“Me?” Ada gasped. “Me? What do you mean? He didn’t even know my name.”

“Yes, he did. He found it out quite easily. Yes, my dear young lady. You will now be almost as wealthy as if your father had never failed.”

“Oh, stop a minute,” Ada cried, “till I can really understand it. Am I the milliner’s girl that was mentioned in the papers? Oh, I’m quite, quite certain you have made some mistake. Do have pity on me, sir; I have suffered so much,” and she put up her hand to her head and swayed a little backwards and forwards.

“Oh, please don’t faint, my dear young lady. I am no ladies’ man, and I don’t know what to do.”

“No, I will not faint,” replied Ada. “It is really wonderful what a girl can bear. But I hope you are not deceiving me.”

“I am quite sure I am not, if you are not deceiving me, and personating Ada Nicoli. I wish I could have broken it to you more gently; but I am no ladies’ man.”

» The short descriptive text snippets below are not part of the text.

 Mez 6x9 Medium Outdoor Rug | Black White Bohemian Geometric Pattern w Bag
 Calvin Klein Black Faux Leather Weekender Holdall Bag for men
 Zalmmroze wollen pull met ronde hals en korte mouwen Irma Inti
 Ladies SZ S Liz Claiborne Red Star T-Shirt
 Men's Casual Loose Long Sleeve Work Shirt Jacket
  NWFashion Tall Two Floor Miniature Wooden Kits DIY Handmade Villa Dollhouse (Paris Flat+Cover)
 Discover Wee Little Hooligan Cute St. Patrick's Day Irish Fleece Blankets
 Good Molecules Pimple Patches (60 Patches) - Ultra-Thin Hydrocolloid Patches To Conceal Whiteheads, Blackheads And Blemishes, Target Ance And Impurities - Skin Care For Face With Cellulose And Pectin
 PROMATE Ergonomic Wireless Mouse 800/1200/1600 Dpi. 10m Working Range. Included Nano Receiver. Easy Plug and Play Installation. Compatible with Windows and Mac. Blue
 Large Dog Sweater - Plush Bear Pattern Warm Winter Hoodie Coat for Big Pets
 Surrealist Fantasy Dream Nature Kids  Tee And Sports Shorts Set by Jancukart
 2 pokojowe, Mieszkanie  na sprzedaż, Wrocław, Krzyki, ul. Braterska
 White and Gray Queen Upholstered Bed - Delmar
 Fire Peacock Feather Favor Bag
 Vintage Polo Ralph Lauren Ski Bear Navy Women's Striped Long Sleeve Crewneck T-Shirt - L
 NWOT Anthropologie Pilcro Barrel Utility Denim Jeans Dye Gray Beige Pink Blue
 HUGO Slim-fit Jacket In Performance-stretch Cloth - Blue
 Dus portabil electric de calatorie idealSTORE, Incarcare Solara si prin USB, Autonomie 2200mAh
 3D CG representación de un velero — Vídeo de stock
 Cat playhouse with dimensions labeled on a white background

“You have done it very kindly,” the girl said, with a great sob of joy in her throat, “only I wish the old man was alive, that I could thank him, and love him a little. He was very lonely, I think.”

“Yes, he was very lonely,” the lawyer said, “and it is strange what an impression you made upon him.”

“I don’t see how I could,” Ada replied simply. “I never did anything.”

“I think I can understand,” the lawyer said with a touch of gallantry which showed that he was not such a poor ladies’ man as he had asserted, bringing a pretty flush to her cheek.